_Problem details_
Each record must be retyped in full. No character may differ.

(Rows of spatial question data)
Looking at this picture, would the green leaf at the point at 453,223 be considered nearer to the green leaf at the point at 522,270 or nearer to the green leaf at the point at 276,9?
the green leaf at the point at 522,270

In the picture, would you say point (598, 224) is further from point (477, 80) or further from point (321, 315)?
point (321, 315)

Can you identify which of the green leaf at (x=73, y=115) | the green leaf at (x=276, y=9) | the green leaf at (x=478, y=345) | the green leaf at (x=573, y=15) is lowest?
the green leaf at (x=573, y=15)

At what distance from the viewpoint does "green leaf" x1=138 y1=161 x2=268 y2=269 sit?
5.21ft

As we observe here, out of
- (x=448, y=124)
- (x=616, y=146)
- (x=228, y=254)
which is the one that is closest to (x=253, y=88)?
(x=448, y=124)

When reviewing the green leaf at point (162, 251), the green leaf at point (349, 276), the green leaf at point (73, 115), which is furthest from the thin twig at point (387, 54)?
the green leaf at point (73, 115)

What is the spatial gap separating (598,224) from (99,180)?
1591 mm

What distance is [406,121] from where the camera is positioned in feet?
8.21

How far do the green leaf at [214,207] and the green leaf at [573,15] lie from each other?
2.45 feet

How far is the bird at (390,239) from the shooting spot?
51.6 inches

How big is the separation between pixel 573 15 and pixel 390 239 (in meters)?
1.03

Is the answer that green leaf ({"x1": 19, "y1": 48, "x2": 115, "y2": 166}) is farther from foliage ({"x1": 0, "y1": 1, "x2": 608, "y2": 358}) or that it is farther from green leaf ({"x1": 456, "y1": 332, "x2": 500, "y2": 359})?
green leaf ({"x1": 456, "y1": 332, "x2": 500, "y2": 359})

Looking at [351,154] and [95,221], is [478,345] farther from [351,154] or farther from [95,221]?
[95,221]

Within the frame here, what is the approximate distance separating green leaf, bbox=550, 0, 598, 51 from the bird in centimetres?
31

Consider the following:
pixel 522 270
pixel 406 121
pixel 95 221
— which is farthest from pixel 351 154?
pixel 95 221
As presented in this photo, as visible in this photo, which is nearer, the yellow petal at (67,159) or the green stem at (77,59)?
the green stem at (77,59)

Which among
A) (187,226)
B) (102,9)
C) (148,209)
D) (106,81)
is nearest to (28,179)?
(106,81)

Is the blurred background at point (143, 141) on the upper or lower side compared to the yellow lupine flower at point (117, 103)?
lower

_Right answer_
Looking at this picture, would the green leaf at the point at 453,223 be considered nearer to the green leaf at the point at 522,270 or nearer to the green leaf at the point at 276,9?
the green leaf at the point at 522,270

In the picture, would you say point (598, 224) is further from point (477, 80) or further from point (321, 315)?
point (321, 315)

Can you identify which of the green leaf at (x=73, y=115) | the green leaf at (x=276, y=9) | the green leaf at (x=478, y=345) | the green leaf at (x=573, y=15) is lowest?
the green leaf at (x=573, y=15)

At what distance from the viewpoint does "green leaf" x1=138 y1=161 x2=268 y2=269 sit?
5.21ft

As we observe here, out of
- (x=448, y=124)
- (x=616, y=146)
- (x=228, y=254)
which is the one that is closest to (x=253, y=88)?
(x=448, y=124)

When reviewing the green leaf at point (162, 251), the green leaf at point (349, 276), the green leaf at point (73, 115), which is furthest from the thin twig at point (387, 54)?
the green leaf at point (73, 115)

What is the spatial gap separating (598,224) from (99,180)?
1591 mm

What distance is [406,121] from where the camera is positioned in feet?
8.21

How far do the green leaf at [214,207] and the green leaf at [573,15] lie from each other?
2.45 feet

How far is the bird at (390,239) from the shooting spot?
51.6 inches

How big is the separation between pixel 573 15 and pixel 390 239 (in meters)?
1.03

Is the answer that green leaf ({"x1": 19, "y1": 48, "x2": 115, "y2": 166}) is farther from foliage ({"x1": 0, "y1": 1, "x2": 608, "y2": 358}) or that it is farther from green leaf ({"x1": 456, "y1": 332, "x2": 500, "y2": 359})?
green leaf ({"x1": 456, "y1": 332, "x2": 500, "y2": 359})

Looking at [351,154] and [95,221], is [478,345] farther from [351,154] or farther from [95,221]?
[95,221]

Within the frame here, what is the approximate distance separating green leaf, bbox=550, 0, 598, 51 from the bird in centimetres?
31

Consider the following:
pixel 522 270
pixel 406 121
pixel 95 221
— which is farthest from pixel 351 154?
pixel 95 221
As presented in this photo, as visible in this photo, which is nearer, the yellow petal at (67,159) or the green stem at (77,59)?
the green stem at (77,59)

Which among
A) (187,226)
B) (102,9)
C) (148,209)
D) (106,81)
is nearest to (28,179)?
(106,81)

Is the blurred background at point (143, 141) on the upper or lower side compared to the yellow lupine flower at point (117, 103)?
lower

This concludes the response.